KUTIPAN TEKS →
BONDOWOSO | LIPUTAN9NEWS
Beberapa minggu yang lalu, dunia pesantren dikejutkan dengan runtuhnya gedung di pondok pesantren al-Khoziny Buduran Sidoarjo yang memakan korban jiwa hingga puluhan santri tertimbun didalamnya. Sontak saja, memicu polemik dimasyarakat terutama orang orang yang non pesantren mengecam keras atas tragedi itu karena dianggap human error. Jujur, saya termasuk orang yang menentang tragedi itu takdir Tuhan maka yang sabar menghadapinya.
Tentu saja, ketidak setujuan saya itu berbasis ilmiah setelah dianalisis oleh beberapa pakar bangunan. Namun demikian, saya menentang keras orang orang yang membabi-buta termasuk guru gembul yang semena mena mendiskreditkan dan menghakimi pimpinan pondok pesantren al-Khoziny yang dianggap pimpinan pondok pesantren yang memiliki sumber data manusia sangat rendah.
Statemen ini, tentu sangat berlebihan dan cenderung tendensius menyerang pondok pesantren salaf apalagi guru gembul bukan orang pesantren yang memposisikan dirinya orang hebat dengan menganggap orang lain punya SDM rendah alias bodoh. Sudah barang tentu pernyataan itu memicu kemarahan semua pihak termasuk saya sendiri kendati bukan alumni pesantren al-Ghaziny. Dalam kesempatan ini, tulisan ini menguap dan mengikuti siapa sebenarnya guru gembul itu sekaligus menyampaikan pesan moral dari Prof. Dr. Quraisy Shihab, MA.,
“Semakin orang berilmu, maka tidak akan menganggap orang lain bodoh.”

BAHAN YANG DISEDIAKAN →
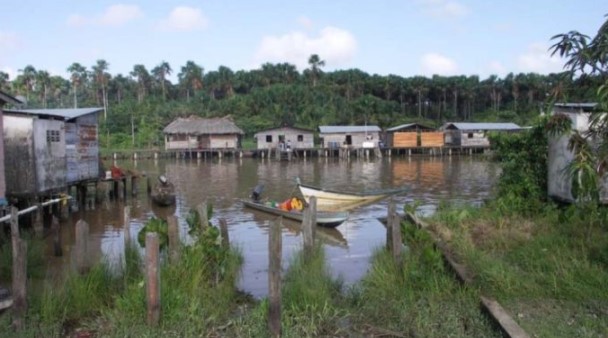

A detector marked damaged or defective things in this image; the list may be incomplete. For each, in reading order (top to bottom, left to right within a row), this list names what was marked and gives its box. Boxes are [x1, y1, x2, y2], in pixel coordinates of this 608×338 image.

PETUNJUK LATIHAN →
- a) Bisakah Anda mengutip dari tulisan tentang runtuhnya gedung Pesantren al-Khoziny seluruh bagian mulai "BONDOWOSO | LIPUTAN9NEWS" terus sampai "yang sabar menghadapinya."?
- b) Bisakah Anda meneruskan tulisan tentang runtuhnya gedung Pesantren al-Khoziny mulai sesudah kalimat terakhirnya?

JAWABAN TIAP TUGAS →
- a)
BONDOWOSO | LIPUTAN9NEWS
Beberapa minggu yang lalu, dunia pesantren dikejutkan dengan runtuhnya gedung di pondok pesantren al-Khoziny Buduran Sidoarjo yang memakan korban jiwa hingga puluhan santri tertimbun didalamnya. Sontak saja, memicu polemik dimasyarakat terutama orang orang yang non pesantren mengecam keras atas tragedi itu karena dianggap human error. Jujur, saya termasuk orang yang menentang tragedi itu takdir Tuhan maka yang sabar menghadapinya.

- b)
Well, fenomena “guru gembul” yang menjadi perbincangan di media sosial belakangan ini memang menarik perhatian banyak orang, termasuk mereka yang benar-benar ahli dan pintar di bidang pendidikan, bahkan sampai berbicara lantang. Ada beberapa alasan kenapa fenomena ini memicu reaksi yang begitu besar dari para ahli, yang mungkin selama ini terlihat “diam” atau jarang bersuara keras soal isu-isu pendidikan:
1. Isu Kredibilitas dan Kompetensi
Para ahli atau praktisi pendidikan tentu merasa ada standar tertentu yang harus dipegang dalam mengajar. Mereka mungkin merasa kecewa atau geram ketika melihat seseorang yang tidak memiliki latar belakang pendidikan yang kuat atau tidak memenuhi kualifikasi mengajar justru mendapatkan banyak perhatian. Ini bukan soal iri atau ketenaran, tapi lebih ke masalah kredibilitas dan kompetensi. Mereka merasa bahwa pendidikan adalah bidang yang sangat serius, dan jika publik merayakan figur yang dianggap “tidak pantas” dalam hal keilmuan atau metodologi, itu bisa memberi pengaruh buruk terhadap kualitas pendidikan secara keseluruhan.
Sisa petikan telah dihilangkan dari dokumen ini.